* _提示された文章_
軽さとやわらかさを併せ持った服は、身体との間に揺れ動く親密な関係性を作り出す。体と服の関係性は、ウィメンズの2023年秋冬コレクションでも考察されていたテーマだ。「究極の目的は、ウェアの内側にある身体をつねに意識し、そして解放すること」とコレクションノートには綴られていた。
ヘッドバンドを着けたモデルたち
スタイリングのアクセントとなっていたのは、ヘッドバンドやアイウェアだ。メガネのテンプルのようなデザインのヘッドバンドは前髪をしっかりとホールド。様々なカラーで彩られたサングラスも、シンプルな装いのモデルたちに個性をプラスした。いずれも単体のパーツで形作られており、動きの断片を捉えたかのような流線的なデザインとなっている。
固定概念を静かに覆すディテール
また、「目的と機能に、根底から異議を唱える」というアイデアも、今回の重要なエレメント。実用的なベストジャケットからは機能性を切り離し、装飾的な装置としてポケットをあしらった。デニムも、一般的なデニムウェアのイメージを裏切るクリーンなカッティングでシャツやジャケットに仕立てられた。服という概念をつねにアップデートさせる、プラダらしい前衛的なアプローチが際立っている。

* _記録された情報_
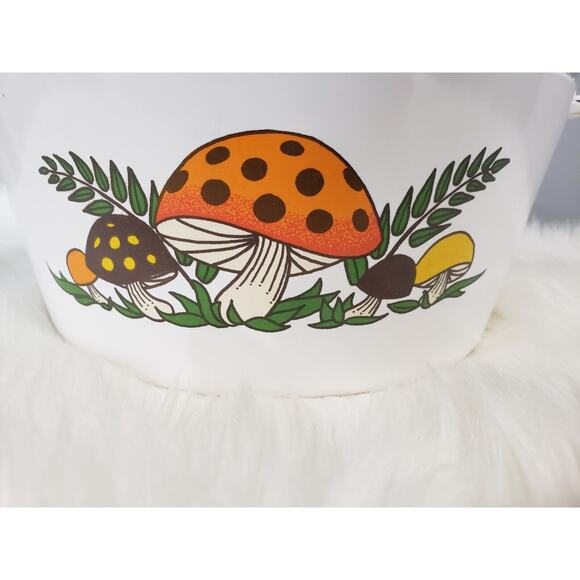 VINTAGE CORNING WARE MERRY MUSHROOM 2.5 QUART CASSEROLE DISH W/ DIMPLED LID - Picture 2 of 12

* _課題の内容_
A - プラダのコレクションに関する文章のうち、「固定概念を静かに覆すディテール」から「なアプローチが際立っている。」までを、両端も含めて一字一句変えずに書き写してもらえますか?
B - プラダのコレクションに関する文章を、最後の一文の後から続けて書き進めてもらえますか?
データを参照する必要はありません。

* _課題の解答_
A -
固定概念を静かに覆すディテール
また、「目的と機能に、根底から異議を唱える」というアイデアも、今回の重要なエレメント。実用的なベストジャケットからは機能性を切り離し、装飾的な装置としてポケットをあしらった。デニムも、一般的なデニムウェアのイメージを裏切るクリーンなカッティングでシャツやジャケットに仕立てられた。服という概念をつねにアップデートさせる、プラダらしい前衛的なアプローチが際立っている。

B -
色やモチーフのしなやかさ
メンズウェアには珍しい樹脂のコサージュも、多くのシャツに彩りを添えた。フローラルプリントのシャツにはフリンジをあしらい、モデルが歩くたびにいきいきとした動きをもたらす。
ヌーディなカラートーンや、光沢感のある靴の差し色などもジェンダーレスなムードを漂わせていた。
坂口健太郎やジェヒョンらが来場
会場にはプラダのアンバサダーの坂口健太郎が来場。「個人的にはジャンプスーツとベストがとてもかわいいなと思いました。ショー会場も前回とは全然違う雰囲気で、毎回アップデートされていく印象を受けました」と語った。NCTのメンバーであるジェヒョン(Jaehyun)、女優のキム・テリ(Taeri Kim)のほかに、中国の俳優リー・シエン(李現)、ルイ・パートリッジ(Louis Partridge)、トロイ・シヴァン(Troye Sivan)、ノエン・ユーバンクス(Noen Eubanks)らも来場した。